Since the dawn of modern marketing, consumer-facing brands have striven for better, more accurate information about their potential customers. Which audiences should they be targeting? What are their needs and desires? Where and when are they most likely to form and make their purchase decision? These questions are all asked with the intention of making smarter, faster marketing decisions to gain a competitive edge.
The types of questions marketers are asking haven’t changed, but the tools we have at our disposal to answer them have, and will continue to rapidly evolve over the next few years.
The speed of how information is now disseminated means brands and innovators need to think differently about how they discover and deploy consumer insight. No longer can brands wait 24 months from inception to execution for their latest new flavour innovation or product reformulation. The traditional barriers to entry for big brands have been eroded by today’s digital economy. Smaller, nimbler startup brands are reacting to consumers’ changing preferences faster, gaining crucial first-mover advantage. Speed isn’t always everything, however; it’s also crucial to be able to evaluate whether a trend has long-term potential to impact a category, and therefore warrants investment.
So, what should big brands do? The answer lies in using 21st-century tools for 21st-century business. The internet represents the world’s largest public record of consumer attitude and behaviour, and brands that can utilise this robust and rich data source to deliver real-time consumer insight will be best placed for future success. This abundance of data and availability of artificial intelligence (AI) opens up the possibility of true prediction, moving research away from traditional rear-view techniques.
This is how ‘social prediction‘ was born. To clarify, social prediction is not social monitoring or listening. It has similarities with these methods – in that it uses technology to analyse social data – but social prediction is fundamentally different. It utilises consumer-defined category data sets to analyse a subject of interest, in relation to all the other topics in that data set.
For example, if I wanted to find out about the latest personal care ingredient trends, social listening tools will retrieve and analyse the content containing the keywords I queried. But it won’t surface unknown ingredient trends that I couldn’t possibly query because I wasn’t aware of what they were in the first place.
It won’t tell me how important a particular trend is in comparison to other trends in the category. Nor will it tell me anything about the maturity and future trajectory of this trend – is it a short-term fad, or something that’s here to stay? If social listening is akin to shining a torch in the dark, social prediction is finding the light switch that illuminates the entire room.

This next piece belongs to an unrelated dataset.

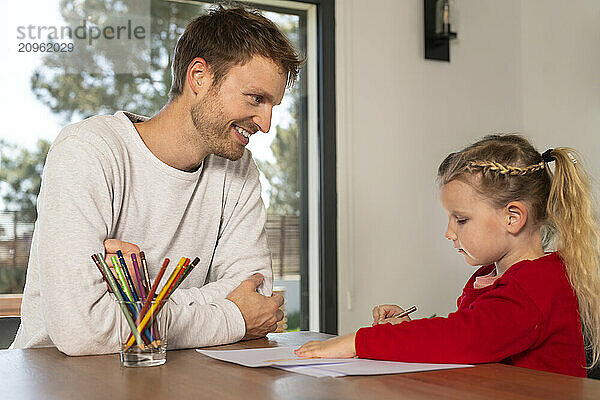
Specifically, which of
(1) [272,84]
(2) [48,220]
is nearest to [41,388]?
(2) [48,220]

PepsiCo has deployed it as part of an industry leading always-on trend detection programme, fast-tracking the launch of new and emerging ingredients and flavours for key brands such as Sensations and Off the Eaten Path. Leaders at PepsiCo were among the first to recognise big data’s role in their strategic imperative to not only detect trends faster, but also to be smarter in determining which to respond to and how.

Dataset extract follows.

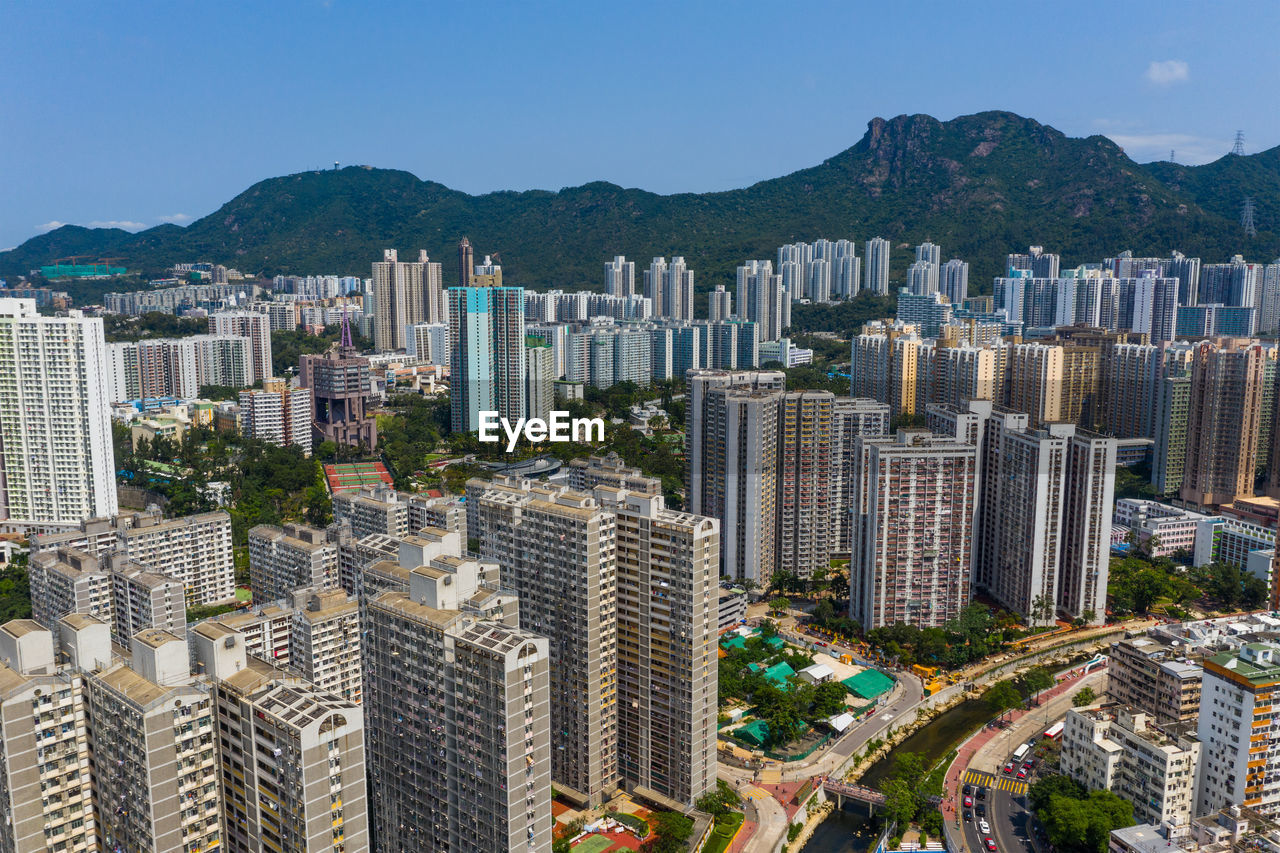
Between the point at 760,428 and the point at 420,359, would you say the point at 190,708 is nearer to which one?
the point at 760,428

Tim Warner, vice-president of insights and analytics at PepsiCo, calls it a “robust, always-on trend detection engine. We can distinguish between the emerging trends that matter and the many that don’t, and scientifically predict which trends will sustain growth, versus those that will fade away.”
Social prediction allows brands not only to understand what consumers are talking about now, but also to accurately predict how much they will be talking about it in the future. But we’re only at the tip of the iceberg of its potential. As the field of big data and predictive analytics is increasingly applied to how marketers make decisions, I see many more exciting use-cases that will shape the future of the industry; from surfacing and predicting unknown and emerging trends, to executing dynamic content in response to real-time changes in audience behaviour, to identifying undervalued targets for potential merger and acquisition investment.
I believe social prediction is here to stay, and AI and algorithms will become – if they’re not already – a marketer’s new best friend.
Hugo Amos is chief strategy officer and co-founder at Black Swan Data, a data science and analytics company which specialises in utilising social prediction to better understand consumer behaviour and trends.